France is sending 120 extra police officers to Calais where the crisis surrounding the ever-increasing number of migrants trying to reach the UK has been worsening.
They will be deployed to safeguard the Eurotunnel terminal.
“The Eurotunnel group also has to assume its responsibilities, of course, notably regarding the security inside its own entity. I am saying this in a spirit of responsibility, not in a spirit of controversy, because the issue is too serious not to do it this way,” said French Interior Minister Bernard Cazeneuve.
A man from Sudan was killed by a lorry on Tuesday night after an estimated 1,500 migrants had tried to get into the tunnel.
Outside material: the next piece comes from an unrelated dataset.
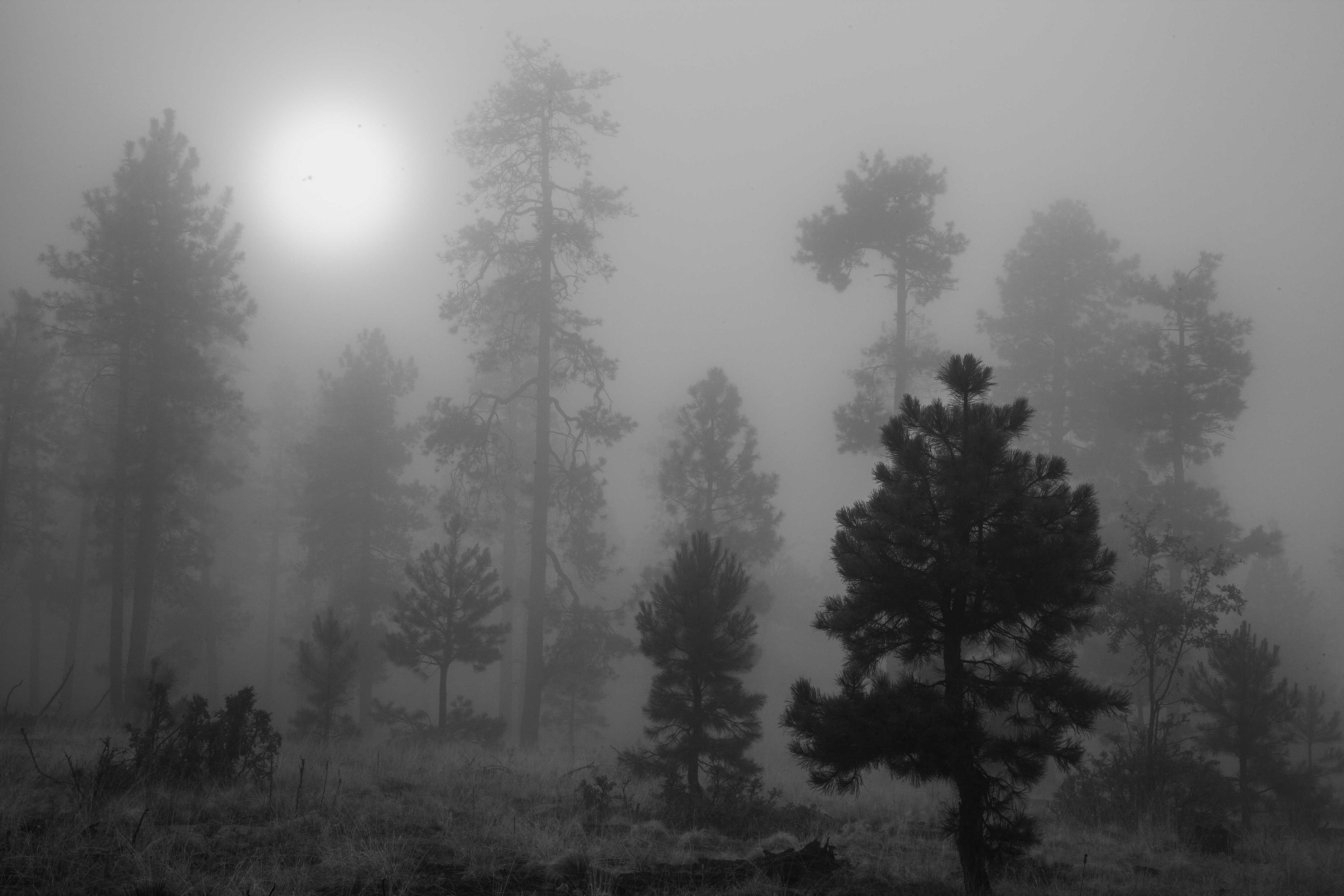 Foggy forest atop Arizona's Mogollon Rim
On Wednesday afternoon police in Paris said a man was electrocuted trying to get jump on board a Eurostar train bound for London. Reports said he was believed to be an Egyptian. A police spokesperson said the man was in a “very serious condition”.
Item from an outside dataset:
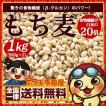 もち麦 1kg(500g×2) 送料無料 驚きの食物繊維(β-グ...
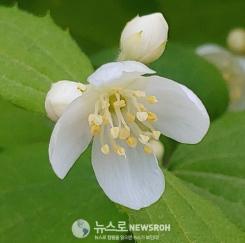 고광나무꽃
In southern England motorway police say emergency measures for lorries to cope with severe delays will continue.
The crisis is affecting trade involving several European countries. Britain’s Road Haulage Association reiterated a call for the French military to be deployed at Calais.
The British government’s emergency COBRA committee duly met in London on Wednesday morning.
“We are working very hard with the French authorities and with Eurotunnel to ensure we increase security at Coquelles so we don’t see people coming through the tunnel…We all want to see the channel tunnel operating fully, the port of Calais being able to operate fully so people can go about their journeys without this kind of disruption,” said the British Home Secretary Theresa May afterwards.
The UK has pledged £7 million (9.9 million euros) – for almost two kilometres of fence around the Eurotunnel site at Coquelles. The funding is on top of £12 million (17 million euros) announced last September.
Announcing a joint programme of action to tackle the problems at Calais and the wider migration crisis, both governments have pledged work via diplomacy and development in transit countries, action on human trafficking and a returns programme for illegal migrants.
The group Calais Migrant Solidarity, which estimates that at least 30 migrants have died trying to cross the Channel since the beginning of 2014, claims those who try to reach the UK have often suffered from police violence.
Often lost amid the concerns over security are the questions concerning the desperate plight of the migrants themselves as they risk their lives trying to reach Britain, and whether they would really be better off in the UK compared to France.
Most are said to come from repressive or conflict-ridden countries with Eritrea, Afghanistan, Syria, Somalia and Sudan top of the list.
The security problems appeared to have eased later on Wednesday, with some travellers from France to England reporting no problems.